EEOC Has Beef with McDonald’s in Arizona, New Mexico

The U.S. Equal Employment Opportunity Commission (EEOC) announced at a press conference this week that it has filed two employment discrimination lawsuits on behalf of teen workers against franchises of McDonald’s restaurant in Arizona and New Mexico.

The first suit was filed against Pand Enterprises Inc. for same-sex harassment and retaliation against a class of young men employed at McDonald’s in Albuquerque, N.M. The second suit was filed against GLC Inc., an Arizona corporation, for sexual harassment against a class of young women at its McDonald’s restaurant in Cordes Junction, Ariz.

“Employers must recognize their responsibility to assure that young workers one of the most vulnerable segments of the labor force are not harassed by supervisors or co-workers,” said Chester Bailey, EEOC’s Director of the Phoenix District Office, which has jurisdiction for Arizona, Utah and New Mexico. “These cases involve a clear failure of employers to abide by the law and respect the dignity of teen employees who are new to the workplace and may be unaware of their rights.”

The EEOC’s lawsuit, EEOC v. Pand Enterprises Inc., d/b/a McDonald’s Restaurant, Civil Action No. 05-CIV-204, filed in U.S. District Court for the District of New Mexico, claims that a class of young men were subjected to same-sex harassment by a male supervisor, including unwanted touching, requests for sex and sexual remarks. The lawsuit further claims that one young male employee’s work hours were cut in retaliation for opposing the sexual harassment.

The Arizona lawsuit, EEOC v. GLC Inc., d/b/a McDonald’s Restaurant, CIV 05-0618 PCT PGR, filed in U.S. District Court for the District of Arizona, Prescott division, claims that a class of teenage female employees were subjected to sexual harassment by a male assistant manager. EEOC asserts that the sexual harassment included, but was not limited to, touching female employees in an unwelcome sexual manner grabbing them around the waist; rubbing their stomachs; grabbing their breasts; backing them against a wall while rubbing their shoulders; putting his hands in their pockets; and rubbing up against them.

The suit says that although employees complained to management about the unlawful conduct, no appropriate action was taken to address and correct the situation.
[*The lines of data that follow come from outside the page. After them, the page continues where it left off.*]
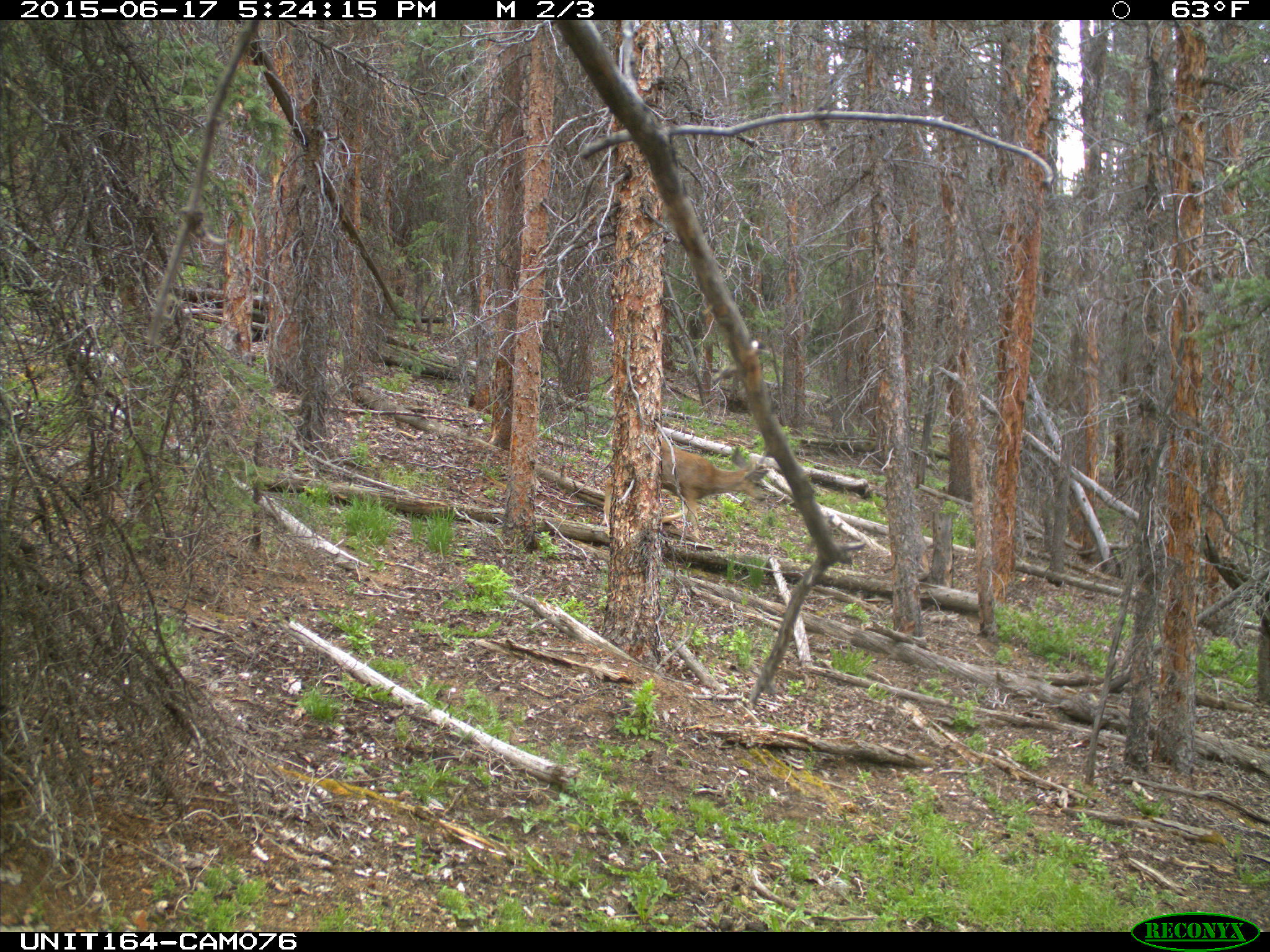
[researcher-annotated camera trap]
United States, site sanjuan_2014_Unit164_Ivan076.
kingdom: Animalia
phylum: Chordata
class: Mammalia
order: Artiodactyla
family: Cervidae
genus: Odocoileus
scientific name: Odocoileus hemionus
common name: mule deer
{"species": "Odocoileus hemionus (mule deer)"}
Additionally, EEOC says that one female employee’s work conditions were made so intolerable that she had no choice but to resign, and thus was constructively discharged in violation of the law.

The alleged conduct in both cases violates Title VII of the Civil Rights Act of 1964, which prohibits employment discrimination based on race, color, religion, sex (including sexual harassment or pregnancy) or national origin and protects employees who complain about such offenses from retaliation.
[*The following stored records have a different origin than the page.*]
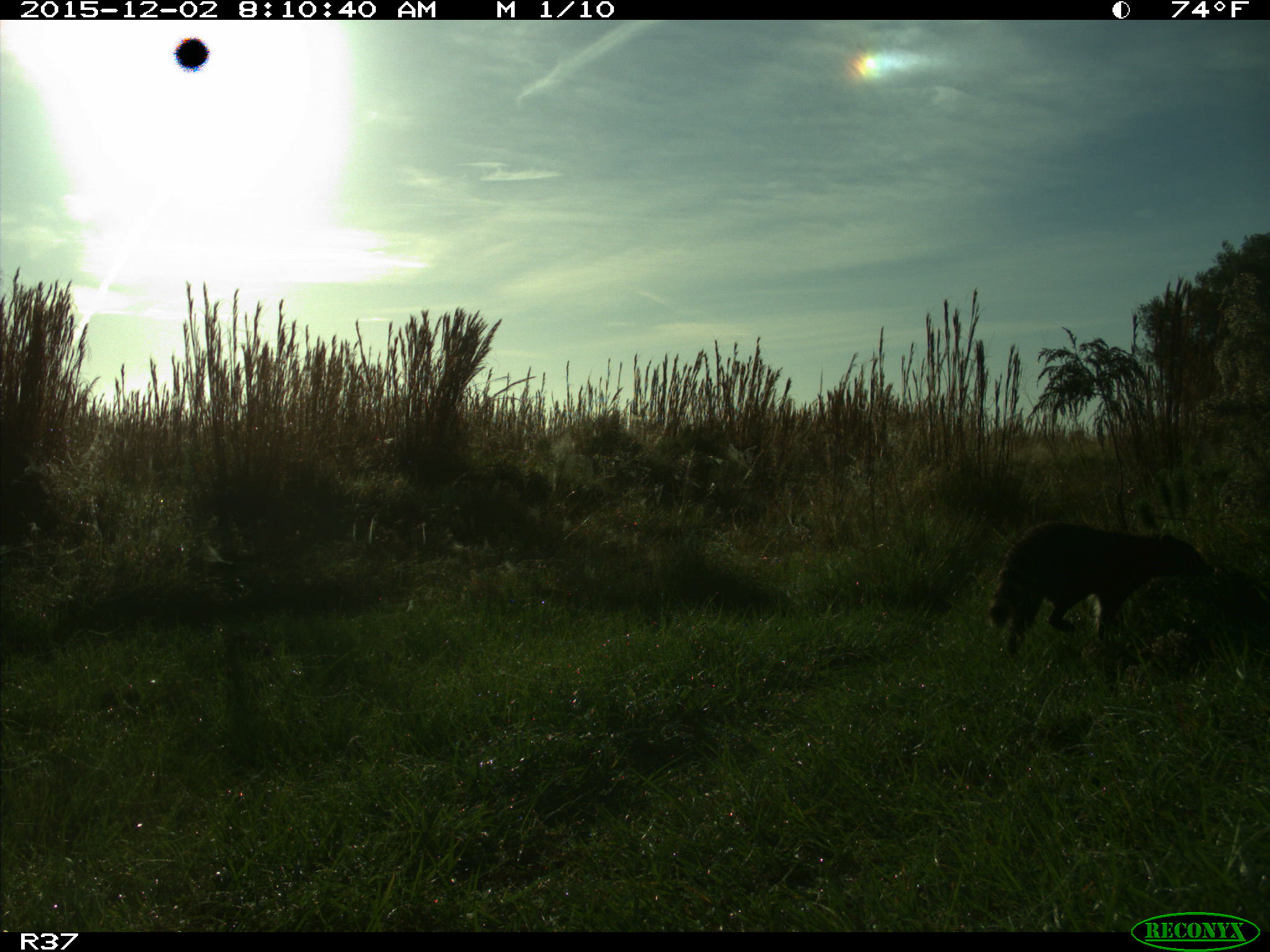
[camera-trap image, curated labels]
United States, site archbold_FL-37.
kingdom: Animalia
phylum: Chordata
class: Mammalia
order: Carnivora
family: Procyonidae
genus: Procyon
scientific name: Procyon lotor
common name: common raccoon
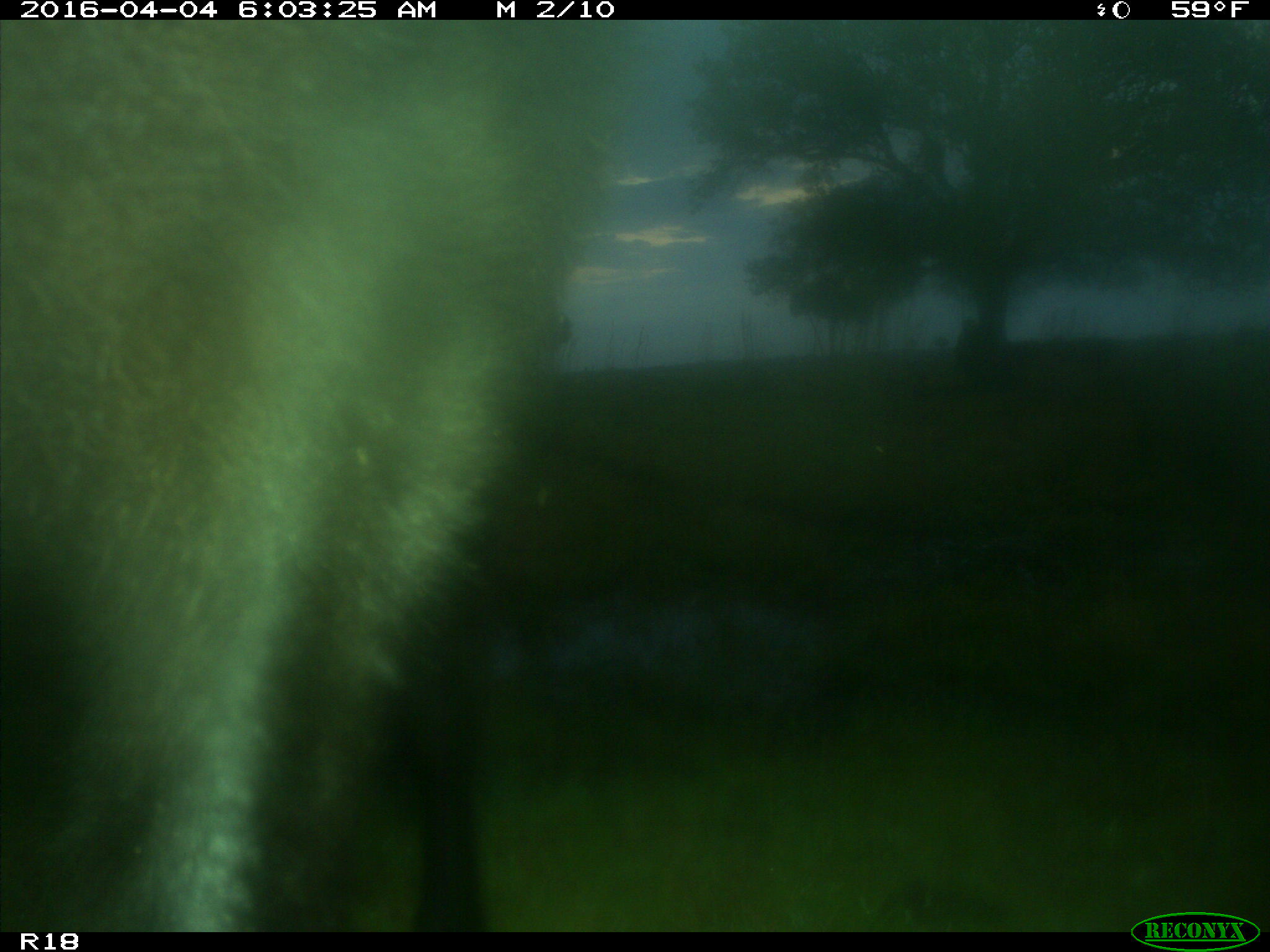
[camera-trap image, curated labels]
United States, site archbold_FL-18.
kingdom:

Mary Jo O’Neill, regional attorney at the EEOC’s Phoenix District Office, said, “Federal law protects workers, including teens, against sexual harassment and other forms of discrimination. Employers who provide after-school or weekend job opportunities for young workers have a responsibility to abide by the law and provide a work environment free of harassment. Young workers need to know they do not have to put up with any type of discrimination period in order to attain or retain gainful employment.”
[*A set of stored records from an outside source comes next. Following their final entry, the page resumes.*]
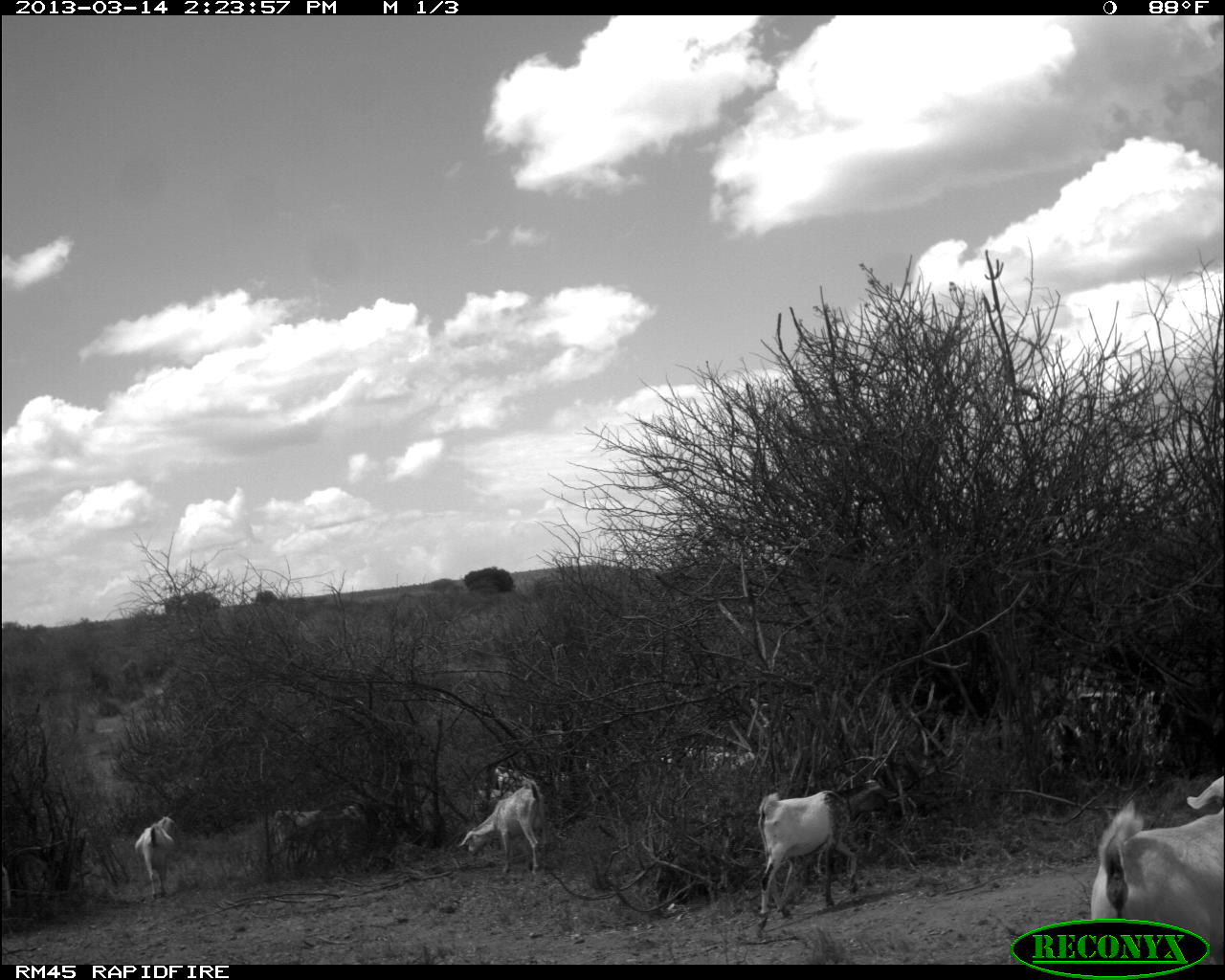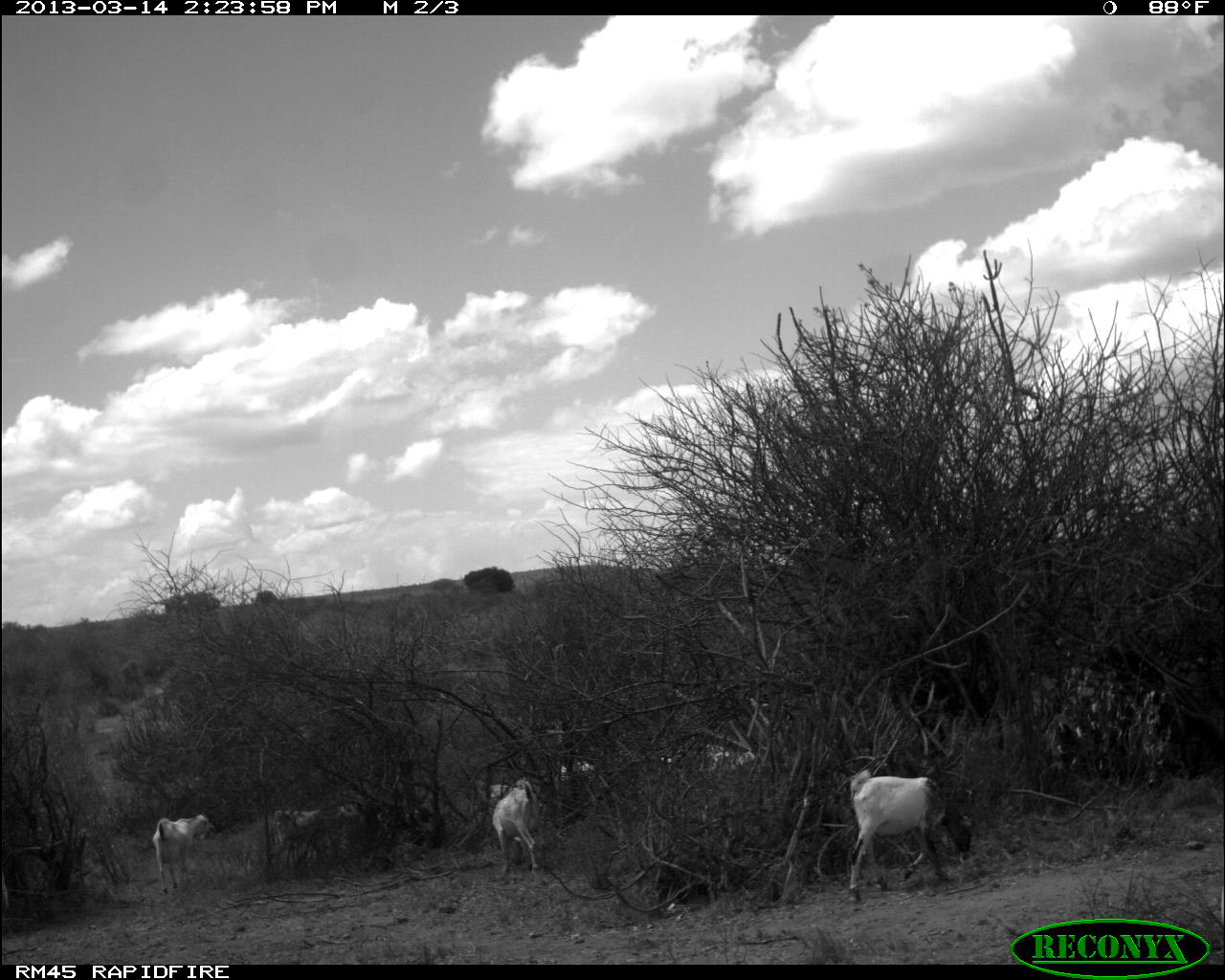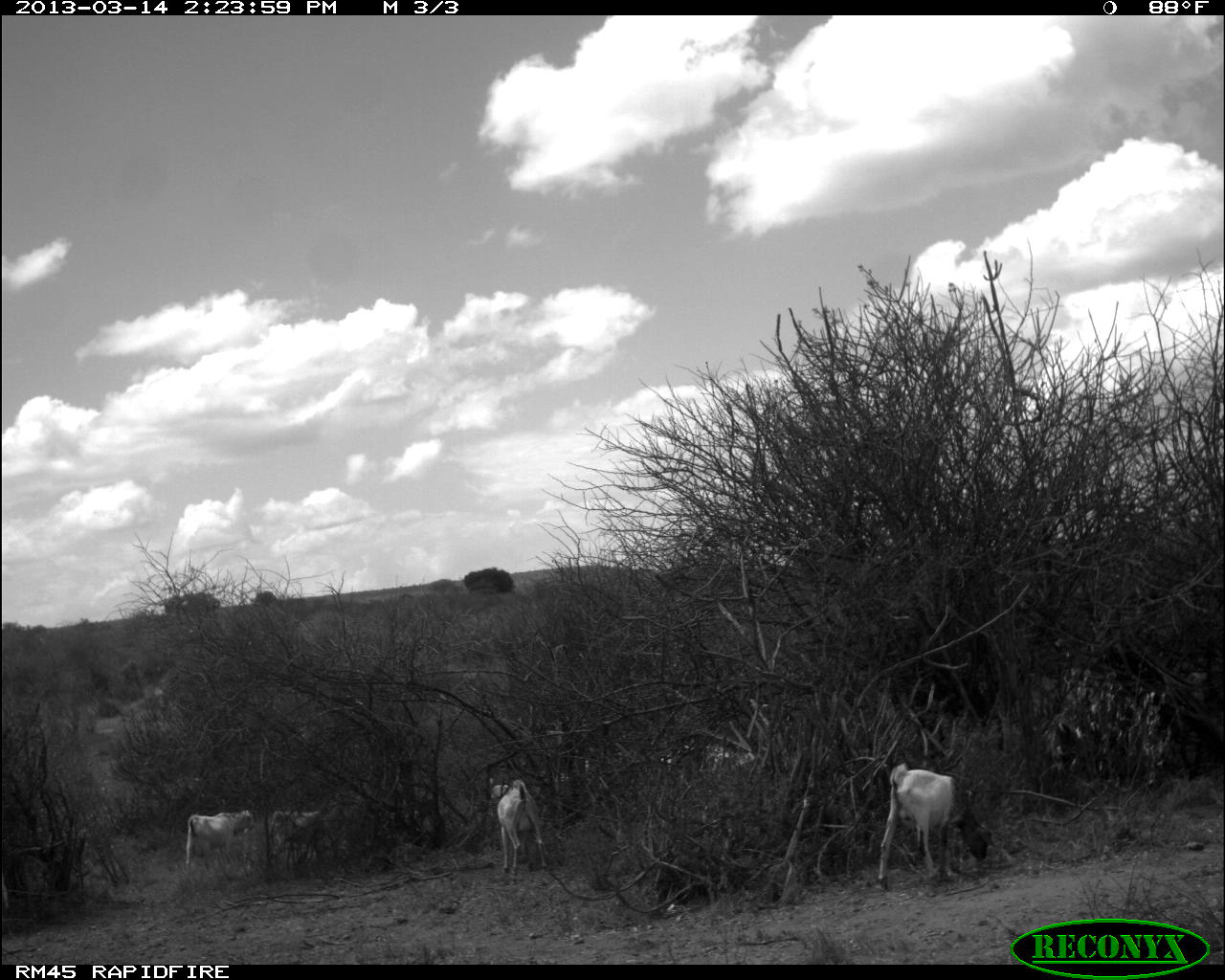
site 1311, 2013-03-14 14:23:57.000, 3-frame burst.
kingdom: Animalia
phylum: Chordata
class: Mammalia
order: Artiodactyla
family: Bovidae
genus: Capra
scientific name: Capra aegagrus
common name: wild goat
Capra aegagrus (wild goat), count 10.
The EEOC filed the suits after exhausting its conciliation efforts to reach voluntary pre-litigation settlements in both cases. The lawsuits ask the courts to order McDonald’s to provide the harassment victims with appropriate relief, including back wages, compensatory damages, and punitive damages; to grant a permanent injunction enjoining this employer from engaging in any practice that discriminates on the bases of sex and retaliation; and to order the employers to institute and carry out policies and practices which eradicate sexual harassment, and prevent sexual harassment and retaliation from occurring in the future.

EEOC Vice Chair Naomi Earp, who was in Phoenix to host the press conference, said, “Each year, millions of teens work part-time or during the summer, and EEOC is committed to working with employers to help ensure that every teen’s first work experience is a positive one. While the Commission strives to proactively prevent discrimination through education and outreach as a first resort, we will not hesitate to use our litigation tools when necessary.”

In September 2004, Earp launched the agency’s national Youth@Work Initiative to educate teens about their employment rights and responsibilities and to help employers create positive first work experiences for young adults.

As part of that effort, EEOC recently entered into a partnership with the National Restaurant Association to promote fair and inclusive workplaces for teens in the food services industry.